The writer adds, after some sensible remarks on these sickening and murderous savageries, “I write thus strongly, because I cannot and will not believe that any one who has the good of his country at heart can decry a well-conducted P.R., as it might be if legalised, or at the least winked at and tolerated.” As to the fatal encounters with knife, rifle, and revolver in the Transatlantic States, they stain almost every sheet of their journalism.
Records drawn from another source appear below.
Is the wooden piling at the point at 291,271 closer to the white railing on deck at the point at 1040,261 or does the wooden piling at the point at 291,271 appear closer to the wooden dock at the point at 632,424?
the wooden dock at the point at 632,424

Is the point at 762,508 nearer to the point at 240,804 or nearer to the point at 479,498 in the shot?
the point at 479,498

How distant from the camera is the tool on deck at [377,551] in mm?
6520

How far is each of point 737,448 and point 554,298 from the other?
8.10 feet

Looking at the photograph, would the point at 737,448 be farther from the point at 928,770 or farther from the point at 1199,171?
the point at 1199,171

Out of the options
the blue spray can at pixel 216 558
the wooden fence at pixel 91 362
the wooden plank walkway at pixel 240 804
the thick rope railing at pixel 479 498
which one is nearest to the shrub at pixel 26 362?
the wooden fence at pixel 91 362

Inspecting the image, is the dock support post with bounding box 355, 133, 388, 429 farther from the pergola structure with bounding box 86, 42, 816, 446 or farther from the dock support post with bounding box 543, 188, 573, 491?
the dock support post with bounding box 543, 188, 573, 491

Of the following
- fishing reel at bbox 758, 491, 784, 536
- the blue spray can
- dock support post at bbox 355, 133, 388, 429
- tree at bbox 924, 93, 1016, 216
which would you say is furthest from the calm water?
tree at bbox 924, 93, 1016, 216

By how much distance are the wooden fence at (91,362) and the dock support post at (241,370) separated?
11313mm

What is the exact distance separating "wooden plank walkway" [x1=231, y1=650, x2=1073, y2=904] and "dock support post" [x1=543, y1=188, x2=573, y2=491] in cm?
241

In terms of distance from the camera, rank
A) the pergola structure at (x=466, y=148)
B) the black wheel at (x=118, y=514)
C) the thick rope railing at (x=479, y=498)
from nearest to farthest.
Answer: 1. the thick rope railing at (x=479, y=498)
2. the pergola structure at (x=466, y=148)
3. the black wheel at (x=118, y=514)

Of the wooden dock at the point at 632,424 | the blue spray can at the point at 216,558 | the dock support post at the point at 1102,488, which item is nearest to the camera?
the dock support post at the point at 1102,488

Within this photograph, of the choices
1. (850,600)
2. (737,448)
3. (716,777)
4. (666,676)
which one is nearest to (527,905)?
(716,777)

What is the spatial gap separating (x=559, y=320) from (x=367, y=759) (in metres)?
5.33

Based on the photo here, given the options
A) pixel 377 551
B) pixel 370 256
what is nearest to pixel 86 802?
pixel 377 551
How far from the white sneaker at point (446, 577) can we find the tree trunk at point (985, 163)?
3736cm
8. As it would overload the page with notes to give authorities for these remarks, we may observe that the opinions upon pugilism of the celebrated Mr. Windham, Mr. Harvey Combe, Sir Henry Smith, the Duke of Hamilton, Francis Duke of Bedford, Lord Yarmouth, Mr. Barber Beaumont, Sir John Sinclair, the first Lord Lowther, and other legislators of both Houses, will be found under the periods with which they were contemporary, together with the dicta of justices and judges as occasion called them forth. Anecdotes and extracts from the writings or speeches of Dr. Johnson, Dr. Parr, Dr. Drury, Adam Smith, Sir Walter Scott (in Paul’s Letters to his Kinsfolk), Professor Wilson, Lord Byron, Tom Moore, Sir Robert Peel (the late), and other admirers of the pugilate, are scattered in the places where they appropriately occur.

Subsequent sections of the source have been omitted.